Interim Management Statement

23 October 2013

Premier today provides its Interim Management Statement for the period 1 January to 23 October 2013. The next Premier Trading and Operations Update will be provided on 16 January 2014. Premier's Preliminary Results for 2013 will be announced on 27 February 2014.

Highlights

§ 2013 production guidance is now 57-59 kboepd following gas export issues at Chim Sáo and the CATS pipeline system in UK; these issues are due to be resolved shortly.

§ Year-end exit rate expected at around 65 kboepd.

§ Key milestones on Premier-operated Dua, Pelikan, Naga and Solan projects completed for first oil/gas in 2014.

§ Catcher, Bream, Sea Lion projects progressing to key decision gates.

§ Asset sales and exploration portfolio rationalisation under way.

§ Announced farm-ins to Falkland Islands and Kenyan acreage will complete shortly.

§ New debt financings completed or underway at attractive rates in advance of principal bank facility refinancing due by Q1 2015.

Simon Lockett, Chief Executive, commented:

"While our oil production is currently restricted by gas export issues in both Vietnam and the UK, this has limited impact on the long term value of those fields. Plans are in place to address these issues. In the meantime, we continue to make good progress on our operated development portfolio, on realising value from pre-development assets and on upgrading the potential of our exploration programme."

Enquiries

Premier Oil plc                                                 Tel: 020 7730 1111

Simon Lockett

Tony Durrant

Pelham Bell Pottinger                                   Tel: 020 7861 3232           

Gavin Davis

Henry Lerwill

Production operations

Production averaged 56.8 kboepd for the first nine months of the year (2012: 57.7 kboepd).

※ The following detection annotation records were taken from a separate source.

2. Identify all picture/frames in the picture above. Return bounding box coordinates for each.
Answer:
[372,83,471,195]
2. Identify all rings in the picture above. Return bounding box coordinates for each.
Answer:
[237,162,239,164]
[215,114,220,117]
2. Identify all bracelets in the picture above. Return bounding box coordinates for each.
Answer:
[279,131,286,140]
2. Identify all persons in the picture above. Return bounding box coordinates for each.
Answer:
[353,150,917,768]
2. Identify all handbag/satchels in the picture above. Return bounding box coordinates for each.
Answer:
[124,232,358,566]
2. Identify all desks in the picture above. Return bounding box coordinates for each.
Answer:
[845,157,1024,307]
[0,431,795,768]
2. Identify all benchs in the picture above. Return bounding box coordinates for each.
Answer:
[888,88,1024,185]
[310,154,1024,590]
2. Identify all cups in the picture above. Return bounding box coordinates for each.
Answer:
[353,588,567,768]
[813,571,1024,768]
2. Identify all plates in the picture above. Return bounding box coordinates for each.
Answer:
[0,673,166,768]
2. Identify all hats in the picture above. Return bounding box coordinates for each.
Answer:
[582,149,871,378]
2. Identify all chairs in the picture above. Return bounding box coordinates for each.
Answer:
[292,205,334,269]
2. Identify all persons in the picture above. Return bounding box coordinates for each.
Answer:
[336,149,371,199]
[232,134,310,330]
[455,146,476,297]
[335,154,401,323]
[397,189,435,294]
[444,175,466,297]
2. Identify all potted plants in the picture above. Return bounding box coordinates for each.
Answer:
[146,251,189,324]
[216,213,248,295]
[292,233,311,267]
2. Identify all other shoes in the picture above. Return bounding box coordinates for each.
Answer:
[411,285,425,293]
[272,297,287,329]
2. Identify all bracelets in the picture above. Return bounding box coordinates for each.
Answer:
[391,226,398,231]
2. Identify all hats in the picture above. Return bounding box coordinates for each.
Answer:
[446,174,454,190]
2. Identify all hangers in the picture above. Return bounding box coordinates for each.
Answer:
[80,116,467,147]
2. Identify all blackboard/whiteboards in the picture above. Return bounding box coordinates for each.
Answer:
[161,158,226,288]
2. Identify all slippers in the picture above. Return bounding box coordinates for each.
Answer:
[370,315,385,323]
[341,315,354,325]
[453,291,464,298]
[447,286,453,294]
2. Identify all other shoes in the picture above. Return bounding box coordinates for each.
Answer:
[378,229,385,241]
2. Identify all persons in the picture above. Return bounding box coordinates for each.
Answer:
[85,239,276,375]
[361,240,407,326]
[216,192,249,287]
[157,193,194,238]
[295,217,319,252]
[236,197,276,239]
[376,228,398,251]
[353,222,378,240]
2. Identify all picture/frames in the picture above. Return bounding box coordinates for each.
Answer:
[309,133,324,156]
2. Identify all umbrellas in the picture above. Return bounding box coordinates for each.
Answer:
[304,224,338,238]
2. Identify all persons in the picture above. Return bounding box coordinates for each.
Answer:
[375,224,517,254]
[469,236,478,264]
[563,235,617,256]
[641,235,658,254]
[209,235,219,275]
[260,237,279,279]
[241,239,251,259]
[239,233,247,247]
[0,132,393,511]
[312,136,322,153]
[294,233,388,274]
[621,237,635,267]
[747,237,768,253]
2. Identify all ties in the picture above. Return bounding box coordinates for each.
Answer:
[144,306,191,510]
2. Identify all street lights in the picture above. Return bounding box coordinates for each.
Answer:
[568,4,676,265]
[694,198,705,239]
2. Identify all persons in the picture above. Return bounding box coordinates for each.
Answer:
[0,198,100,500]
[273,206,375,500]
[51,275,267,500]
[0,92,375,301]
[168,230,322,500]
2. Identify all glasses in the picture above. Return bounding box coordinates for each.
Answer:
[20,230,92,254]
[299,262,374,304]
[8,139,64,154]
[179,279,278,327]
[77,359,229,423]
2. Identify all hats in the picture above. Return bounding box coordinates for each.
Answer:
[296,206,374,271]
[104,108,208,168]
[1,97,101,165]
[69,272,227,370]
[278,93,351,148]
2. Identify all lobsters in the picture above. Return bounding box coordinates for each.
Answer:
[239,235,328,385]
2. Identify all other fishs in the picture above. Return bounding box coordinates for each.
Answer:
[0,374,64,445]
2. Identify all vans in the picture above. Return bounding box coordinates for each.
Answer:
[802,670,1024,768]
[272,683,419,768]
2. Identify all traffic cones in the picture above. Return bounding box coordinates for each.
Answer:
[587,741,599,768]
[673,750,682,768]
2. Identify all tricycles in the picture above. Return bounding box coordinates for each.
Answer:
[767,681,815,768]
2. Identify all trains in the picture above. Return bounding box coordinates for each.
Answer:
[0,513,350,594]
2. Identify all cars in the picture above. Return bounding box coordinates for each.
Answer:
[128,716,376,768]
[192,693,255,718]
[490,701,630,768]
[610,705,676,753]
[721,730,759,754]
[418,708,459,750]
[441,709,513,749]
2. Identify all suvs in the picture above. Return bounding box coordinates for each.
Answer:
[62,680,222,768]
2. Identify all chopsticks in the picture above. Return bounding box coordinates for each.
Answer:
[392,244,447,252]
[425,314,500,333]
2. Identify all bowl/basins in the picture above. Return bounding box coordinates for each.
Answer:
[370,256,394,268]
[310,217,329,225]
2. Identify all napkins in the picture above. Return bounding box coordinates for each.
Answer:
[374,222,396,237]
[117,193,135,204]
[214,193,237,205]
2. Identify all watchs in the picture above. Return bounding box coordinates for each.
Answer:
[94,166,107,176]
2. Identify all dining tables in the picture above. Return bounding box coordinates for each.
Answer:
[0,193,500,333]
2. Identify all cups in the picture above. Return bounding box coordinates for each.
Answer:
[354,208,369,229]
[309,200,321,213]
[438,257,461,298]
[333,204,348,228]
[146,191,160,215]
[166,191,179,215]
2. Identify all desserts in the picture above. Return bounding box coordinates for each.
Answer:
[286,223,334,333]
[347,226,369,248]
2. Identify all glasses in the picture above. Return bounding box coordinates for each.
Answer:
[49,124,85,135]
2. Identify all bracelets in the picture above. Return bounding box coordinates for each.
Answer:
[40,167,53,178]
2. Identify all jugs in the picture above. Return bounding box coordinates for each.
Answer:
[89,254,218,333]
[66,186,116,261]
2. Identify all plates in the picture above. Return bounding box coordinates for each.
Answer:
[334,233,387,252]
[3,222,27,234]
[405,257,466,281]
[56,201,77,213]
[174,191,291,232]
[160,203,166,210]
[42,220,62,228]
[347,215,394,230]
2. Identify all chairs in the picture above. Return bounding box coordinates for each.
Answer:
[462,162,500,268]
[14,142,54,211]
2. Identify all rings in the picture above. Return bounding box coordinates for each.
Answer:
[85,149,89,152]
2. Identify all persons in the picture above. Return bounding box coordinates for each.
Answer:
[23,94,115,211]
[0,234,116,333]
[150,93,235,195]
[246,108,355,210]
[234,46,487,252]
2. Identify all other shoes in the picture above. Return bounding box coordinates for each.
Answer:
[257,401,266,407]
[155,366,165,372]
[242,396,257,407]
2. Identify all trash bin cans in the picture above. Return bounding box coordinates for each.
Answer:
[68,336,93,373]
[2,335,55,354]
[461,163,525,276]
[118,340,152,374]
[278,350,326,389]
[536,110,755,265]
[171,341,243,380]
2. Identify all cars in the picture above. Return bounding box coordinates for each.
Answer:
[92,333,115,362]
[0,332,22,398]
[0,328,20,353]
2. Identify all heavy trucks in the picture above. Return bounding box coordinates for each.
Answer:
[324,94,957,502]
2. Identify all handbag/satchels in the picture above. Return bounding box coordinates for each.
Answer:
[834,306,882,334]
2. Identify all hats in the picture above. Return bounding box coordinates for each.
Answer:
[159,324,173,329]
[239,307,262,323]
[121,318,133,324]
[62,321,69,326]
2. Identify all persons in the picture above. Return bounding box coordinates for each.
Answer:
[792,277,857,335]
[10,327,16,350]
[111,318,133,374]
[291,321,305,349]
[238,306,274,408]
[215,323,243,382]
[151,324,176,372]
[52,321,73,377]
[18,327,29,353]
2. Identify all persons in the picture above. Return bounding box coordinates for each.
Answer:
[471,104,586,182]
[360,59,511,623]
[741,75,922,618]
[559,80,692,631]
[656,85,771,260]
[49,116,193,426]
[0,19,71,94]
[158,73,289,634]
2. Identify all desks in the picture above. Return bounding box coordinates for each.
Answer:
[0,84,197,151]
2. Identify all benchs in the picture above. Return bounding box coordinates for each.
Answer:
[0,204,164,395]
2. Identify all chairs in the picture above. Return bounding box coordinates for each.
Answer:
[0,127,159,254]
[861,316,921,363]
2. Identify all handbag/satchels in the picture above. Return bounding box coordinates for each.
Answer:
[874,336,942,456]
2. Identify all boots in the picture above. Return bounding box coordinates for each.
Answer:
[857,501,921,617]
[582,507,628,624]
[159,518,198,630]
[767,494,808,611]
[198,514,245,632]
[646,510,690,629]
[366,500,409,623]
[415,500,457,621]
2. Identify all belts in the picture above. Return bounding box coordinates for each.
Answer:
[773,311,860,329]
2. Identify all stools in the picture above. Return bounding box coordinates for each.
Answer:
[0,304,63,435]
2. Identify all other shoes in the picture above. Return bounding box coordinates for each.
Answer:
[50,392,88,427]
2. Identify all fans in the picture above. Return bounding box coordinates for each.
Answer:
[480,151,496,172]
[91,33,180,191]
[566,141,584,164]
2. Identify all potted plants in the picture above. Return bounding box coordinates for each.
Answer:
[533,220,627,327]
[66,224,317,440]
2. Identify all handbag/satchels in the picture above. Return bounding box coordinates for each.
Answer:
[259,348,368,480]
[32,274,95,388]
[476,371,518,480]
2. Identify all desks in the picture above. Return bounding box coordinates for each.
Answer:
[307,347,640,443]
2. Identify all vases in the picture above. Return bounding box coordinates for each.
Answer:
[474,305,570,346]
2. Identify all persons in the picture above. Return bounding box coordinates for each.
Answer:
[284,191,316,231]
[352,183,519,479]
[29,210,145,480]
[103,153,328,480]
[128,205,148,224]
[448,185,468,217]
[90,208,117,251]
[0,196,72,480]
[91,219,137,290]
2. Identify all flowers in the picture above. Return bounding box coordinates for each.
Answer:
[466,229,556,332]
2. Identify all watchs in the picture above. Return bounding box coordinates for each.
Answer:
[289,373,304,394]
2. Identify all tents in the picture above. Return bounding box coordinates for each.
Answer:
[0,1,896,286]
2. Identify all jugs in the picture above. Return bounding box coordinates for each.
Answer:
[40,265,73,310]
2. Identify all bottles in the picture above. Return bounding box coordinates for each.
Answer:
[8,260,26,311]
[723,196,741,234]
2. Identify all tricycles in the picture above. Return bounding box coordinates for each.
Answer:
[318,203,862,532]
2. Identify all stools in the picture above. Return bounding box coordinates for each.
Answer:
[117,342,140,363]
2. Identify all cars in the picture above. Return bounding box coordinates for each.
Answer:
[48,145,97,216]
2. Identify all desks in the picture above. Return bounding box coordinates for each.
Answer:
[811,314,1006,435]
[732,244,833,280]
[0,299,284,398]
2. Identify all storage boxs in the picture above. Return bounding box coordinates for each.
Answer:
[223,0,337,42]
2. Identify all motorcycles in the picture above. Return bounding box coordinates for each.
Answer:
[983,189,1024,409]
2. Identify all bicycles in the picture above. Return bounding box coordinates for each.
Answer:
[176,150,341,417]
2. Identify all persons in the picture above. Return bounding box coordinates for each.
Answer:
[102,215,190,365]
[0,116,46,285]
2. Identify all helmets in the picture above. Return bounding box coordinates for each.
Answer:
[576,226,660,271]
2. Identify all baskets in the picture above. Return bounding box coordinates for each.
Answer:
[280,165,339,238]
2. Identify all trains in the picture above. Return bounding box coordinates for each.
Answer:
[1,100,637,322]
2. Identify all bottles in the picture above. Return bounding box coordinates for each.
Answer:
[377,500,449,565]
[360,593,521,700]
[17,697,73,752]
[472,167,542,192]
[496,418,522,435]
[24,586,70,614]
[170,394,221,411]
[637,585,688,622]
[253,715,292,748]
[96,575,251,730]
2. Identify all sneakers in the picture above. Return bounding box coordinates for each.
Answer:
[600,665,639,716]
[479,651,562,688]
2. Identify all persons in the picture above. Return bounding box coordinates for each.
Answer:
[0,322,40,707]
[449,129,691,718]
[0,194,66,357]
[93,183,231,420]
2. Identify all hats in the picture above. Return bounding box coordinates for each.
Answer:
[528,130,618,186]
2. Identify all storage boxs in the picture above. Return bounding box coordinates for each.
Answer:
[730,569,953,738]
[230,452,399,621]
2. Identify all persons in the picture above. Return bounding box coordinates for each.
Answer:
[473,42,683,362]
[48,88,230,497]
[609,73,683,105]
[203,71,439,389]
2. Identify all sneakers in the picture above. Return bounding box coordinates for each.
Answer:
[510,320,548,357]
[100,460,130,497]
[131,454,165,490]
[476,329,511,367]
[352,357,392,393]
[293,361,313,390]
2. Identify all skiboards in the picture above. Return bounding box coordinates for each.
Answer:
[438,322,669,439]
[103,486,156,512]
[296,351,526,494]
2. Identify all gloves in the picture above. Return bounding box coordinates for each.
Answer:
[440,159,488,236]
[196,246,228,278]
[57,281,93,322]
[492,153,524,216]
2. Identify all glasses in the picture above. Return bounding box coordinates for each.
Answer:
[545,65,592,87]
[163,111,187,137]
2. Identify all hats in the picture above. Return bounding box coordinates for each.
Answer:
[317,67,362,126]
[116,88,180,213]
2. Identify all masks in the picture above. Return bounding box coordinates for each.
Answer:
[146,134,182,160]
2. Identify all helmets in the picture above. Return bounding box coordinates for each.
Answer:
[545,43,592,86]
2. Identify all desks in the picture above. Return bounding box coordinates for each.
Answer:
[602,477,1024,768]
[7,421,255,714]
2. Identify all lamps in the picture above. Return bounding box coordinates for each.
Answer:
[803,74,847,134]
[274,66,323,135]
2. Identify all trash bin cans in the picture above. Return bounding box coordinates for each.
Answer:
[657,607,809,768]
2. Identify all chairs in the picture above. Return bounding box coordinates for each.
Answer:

kboepd 1 January  - 30 Sept 2013 1 January  - 30 Sept 2012
UK 13.5 12.4
Vietnam 14.3 15.0
Indonesia 13.5 14.1
Pakistan 15.1 15.6
Mauritania 0.5 0.6
Total 56.8 57.7

In the UK, the primary hydrocarbon blanketing system on Huntington was commissioned in August and production reached rates of 32,000 boepd (gross). However, production from the field has been constrained since mid-September 2013 following operational issues on the BP-operated CATS gas export pipeline. The operator of Huntington is working closely with BP to address the issues and production restrictions are hoped to be lifted progressively from early November. Production is currently averaging 12,000 bopd (gross). Production from Wytch Farm and Scott continued to be strong following successful workover programmes. On B-Block, the Brenda D3 well is expected back online in November and a number of wells have been reinstated at Balmoral following a successful DSV intervention campaign. The Banff FPSO is scheduled back on location during Q1 2014, allowing Kyle production to restart during Q2/3.

In Vietnam the Chim Sáo field recently reached a milestone of $2bn of oil revenues. Gas export is interrupted following damage to a flange connecting the Chim Sáo export pipeline to the Nam Con Son Pipeline (NCSP). The leak was quickly and successfully made safe. Execution of the repair is under way and, subject to weather, a return to gas export is planned for November.

In Indonesia, Block A continued to deliver above its 36.9 per cent contractual share of GSA1 at around 39% year to date. The Anoa Phase 4 compression project was completed on budget at a capital cost of around 60 cents/mscf. All three trains have been successfully tested and are now fully operational, adding a further 15 per cent export capacity to the Anoa facilities.

In Pakistan, the producing portfolio continues to perform well with especially good performance from Bhit/Badhra and Kadanwari fields.

Development projects

The initial development wells for the Solan field reached reservoir depth on prognosis and early indications from pressure data suggests good reservoir connectivity. Jacket, topsides and subsea tank construction are progressing and first oil remains on track for Q4 2014. Negotiations on the Catcher FPSO bids tendered in August are progressing with two contractors and the subsea EPCI bids are due in late October. On the Rochelle field, final development work was largely completed during the Scott field planned shutdown and first gas is expected later this week.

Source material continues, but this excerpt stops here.